Idlers halted to wait for the appearance of the wedding party, which was about to come forth. Some of the younger spectators ran up the steps and peered in at the door, for there was only a lame, old, purblind sexton on guard, and he, too, seemed vastly interested in what was going on inside.

One glance down the main aisle of the great edifice revealed a much more elaborate scheme of decoration than usually appears at a church wedding. Its main effect was the intertwining of French and American flags, and as the bridal party turned from the altar the horizon blue uniform of the soldier-bridegroom was a patch of vivid color that could not be mistaken.

The bride in her white gown and veil and wreath made, it may be, even a more prominent picture than did her husband.

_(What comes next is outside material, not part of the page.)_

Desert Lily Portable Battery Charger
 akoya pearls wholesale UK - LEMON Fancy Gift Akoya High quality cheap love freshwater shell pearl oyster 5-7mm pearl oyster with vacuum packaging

But that was only to be expected perhaps, for a girl on her wedding day, and in the church, is usually the focus of all eyes.

It must be confessed (even her dearest friends must confess it) there was another reason why she who, only a moment before had been Jennie Stone, quite filled the public eye.

In the first place, Jennie was a well-built girl, and upon her well-built frame there had always been since her childhood days a superabundance of flesh. And getting married had not changed sweet, jolly, funny Jennie Stone in the least! Instead of coming back down the aisle of the church with modestly downcast eyes (which is usually a hypocritical display of emotion), Jennie smiled at her friends and beamed proudly upon the figure in horizon blue at her side.

And she might well be proud of Major Henri Marchand, for he was in the very best sense a soldier and a gentleman, and there gleamed a bit of color on his breast that had been pinned there by Marshal Foch’s own hand. As he was still in active service and had only been given leave to come to America for his bride, this might be considered the last military wedding that the old church was likely to see—perhaps for many years.

The groom’s French uniform, and even the olive gray of the best man and two or three other men in the party at the altar, had lent their touch of color to the picture. But it was the bride’s attendants, however, that made the party so well worth looking at—especially to the greater number of young women and girls in the pews.

Jennie Stone was a popular girl, and had friends galore. Many of those girl friends had come from a distance to see their beloved “Heavy Stone” (as she had been nicknamed in the old Briarwood Hall days) married to the man she had met in France while she was engaged in those useful and helpful occupations into which so many American girls entered during the war.

Besides, Jennie was the first of the old Briarwood Hall set to be married, and this was bound to be a gala occasion....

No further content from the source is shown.